I believe that everyone needs to make their own call based on their beliefs about what is right and what is best.

If you'd like more information on the RSPO you can go to http://www.rspo.org/consumers/about-sustainable-palm-oil

 

Well, what about Sodium Hydroxide, isn't that toxic?

Sodium Hydroxide is also called Caustic Soda or Lye and yes in its original state it is toxic and you can clear your drains with it, however you cannot make soap without it (or potassium hydroxide which is used for liquid soaps) – HOWEVER THIS IS NOT BAD NEWS – PLEASE READ ON.

Lye is an integral ingredient in cold process soap making. It’s not listed as an ingredient as it doesn’t actually exist once the saponification process is completed. I mix Olive Oil and Sodium Hydroxide and this makes a new compound called Sodium Oleate. This is non toxic. There is actually no hydroxide remaining in the final product – it has been consumed in the soap making process and converted to Glycerin.

So how exactly does it work? If you studied high school chemistry, you may remember that when you mix a base with an acid, you form a neutral. This is exactly what happens in the soap making reaction. The base (lye) mixes with the acid (oil or fat) to form a neutral (the soap).

The main benefit of homemade lye soap, and the reason people love it so much, is actually because of its soothing properties, courtesy of the glycerin that forms during the oil and lye reaction.  Glycerin is removed from most commercial soaps and sold as a byproduct because of corporate concerns to pass last quarter's profits. Most homemade soap makers are more concerned about producing a superior product... so we keep the glycerin in the soap.

 

Do you use Micas and Oxides?

Micas – No

My colours come from the type of clay, herbs and spices that I add (eg turmeric).  This is why the colours are such natural tones and shades.  Super bright coloured soaps are impossible to achieve with natural clays - they are either attained with a mica, or a synthetic colourant.

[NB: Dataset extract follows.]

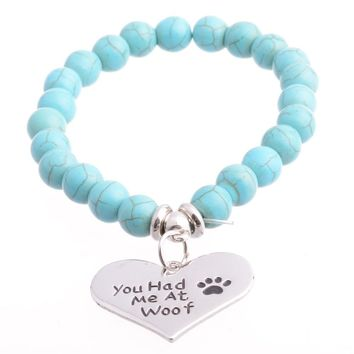 Heart You Had Me At Woof Cat Dog Pet Paws Bracelets Bangle Beads Women Men Best Friends BFF Charm Jewelry Gifts Party Wristband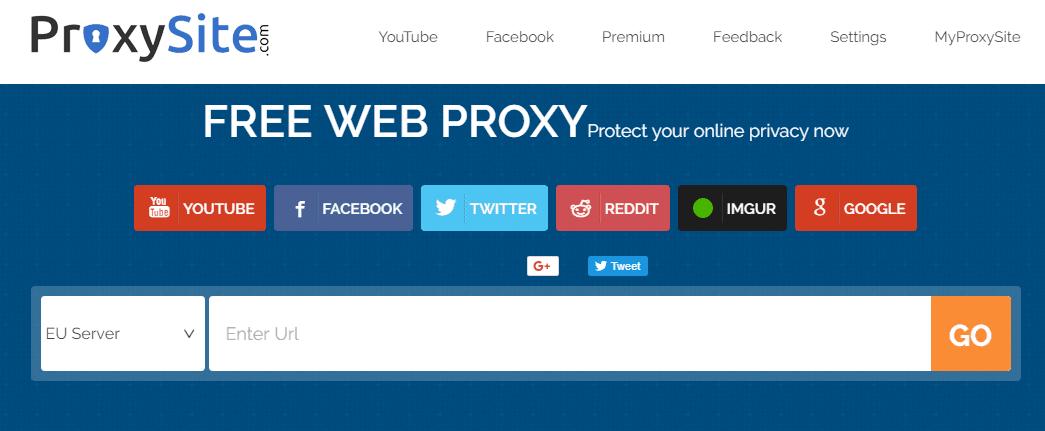 situs web proxy gratis terbaik Proxysite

Mica is a fine mineral powder coated with a metal oxide such as titanium dioxide, iron oxide or zirconium dioxide. Various colours are obtained according to the thickness of the cladding layers.

Oxides – No

Oxides are either pigments mined from the earth, or are man made ‘nature-equivalent’. This is a strange term which sounds like you wouldn’t want it near you, but which appears to mean that the man made ones actually exist because the natural alternative has too high a level of toxins (like arsenic, mercury, lead and selenium) to be safe for cosmetic use. Oxides used in cosmetics have been made in a lab since the 1970s in order to reduce the level of these toxins to a level deemed safe by the FDA.